Il faut trois généra­tions d’in­di­vidus en état d’ab­né­ga­tion, d’in­di­vidus qui ont délégué leurs pou­voirs de vivant à des admin­is­tra­teurs, d’in­di­vidus qui n’ont plus de rap­port à eux-mêmes, pour aboutir à la sit­u­a­tion actuelle: des entités assez dégénérées pour se deman­der si, con­tre le bon sens et le con­stat, il ne con­vient pas, en dépit de l’ig­no­rance et l’ar­bi­traire des admin­is­tra­teurs, de con­firmer leur droit de con­trôle sur le corps et l’e­sprit, donc la liberté.

Jours tranquilles

Val­lée de Conch­es, dans l’ap­parte­ment de Blitzin­gen, avec de la musique et des palettes de bière. Le matin, prom­e­nade sur les bor­ds du Rhône.

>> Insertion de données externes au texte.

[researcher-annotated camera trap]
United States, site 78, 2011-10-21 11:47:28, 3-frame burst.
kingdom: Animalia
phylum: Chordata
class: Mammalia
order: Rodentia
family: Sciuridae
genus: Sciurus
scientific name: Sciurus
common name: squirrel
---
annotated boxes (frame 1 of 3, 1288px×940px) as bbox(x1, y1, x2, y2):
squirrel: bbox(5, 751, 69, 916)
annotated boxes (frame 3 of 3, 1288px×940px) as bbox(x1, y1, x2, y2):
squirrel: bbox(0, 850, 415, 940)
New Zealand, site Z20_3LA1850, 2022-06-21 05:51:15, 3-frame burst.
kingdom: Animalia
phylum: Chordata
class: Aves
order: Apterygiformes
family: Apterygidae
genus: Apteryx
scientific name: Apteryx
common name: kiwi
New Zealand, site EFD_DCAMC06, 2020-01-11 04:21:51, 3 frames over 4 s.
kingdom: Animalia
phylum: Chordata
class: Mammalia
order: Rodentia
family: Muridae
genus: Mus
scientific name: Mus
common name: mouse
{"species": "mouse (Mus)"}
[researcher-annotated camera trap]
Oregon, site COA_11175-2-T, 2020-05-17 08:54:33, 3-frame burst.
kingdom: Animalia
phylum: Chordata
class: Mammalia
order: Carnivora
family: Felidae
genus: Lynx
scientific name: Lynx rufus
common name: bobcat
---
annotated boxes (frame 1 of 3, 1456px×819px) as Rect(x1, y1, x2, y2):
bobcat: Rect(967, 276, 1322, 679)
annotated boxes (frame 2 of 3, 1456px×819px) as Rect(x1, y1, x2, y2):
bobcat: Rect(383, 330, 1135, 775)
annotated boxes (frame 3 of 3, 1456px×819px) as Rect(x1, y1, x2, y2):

Les juments galopent, les oies s’en­fuient, se retour­nent, cac­ar­dent. Les prés qui entourent Bod­men pro­duisent une herbe rase d’aspect velouté. Ensuite, prise de nou­velles (pro­grès des mesures total­i­taires), suivi de l’ef­froi quo­ti­di­en. N’é­tait-ce le prix de la nuitée, je resterais dans ce chalet, ma chope à la main, à regarder par la fenêtre de la cui­sine le voisin broy­er les plantes de son potager, pré­par­er les sil­lons et affer­mir sa bar­rière. A la tombée du jour, il bâche sa voiture, retire son bon­net, se couche. Le lende­main, lorsque nous met­tons en marche le café, autour de midi, il a déjà abat­tu la moitié de son tra­vail. Homme âgé, ralen­ti, sage, qui occupe le temps, vit et survit, il est l’ac­teur soli­taire d’un con­te moral. Com­ment faire mieux en ces heures ? Et surtout, que faire d’autre? Ce voisin a rai­son: il cir­cule dans son jardin, offi­cie autour de sa mai­son, appro­fon­dit un rit­uel, patiente, attend, peut-être qu’il espère. Pas mon cas. L’ac­tion folle de la poignée de cor­rom­pus qui a usurpé les posi­tions de pou­voir ne peut s’ar­rêter sans casse. Encore deux nuits à pass­er dans la mon­tagne. Avec Gala, nous spécu­lons sur l’après. Nous retournerons en Croat­ie ou nous irons à Agrabuey. Mer­cre­di, nos pan­tins nationaux, nos pré­somptueux, vont ‑dit-on- impos­er le masque dans les rues. Cette con­trainte — je me le suis promis — jamais je ne l’ac­cepterai. La lim­ite est atteinte.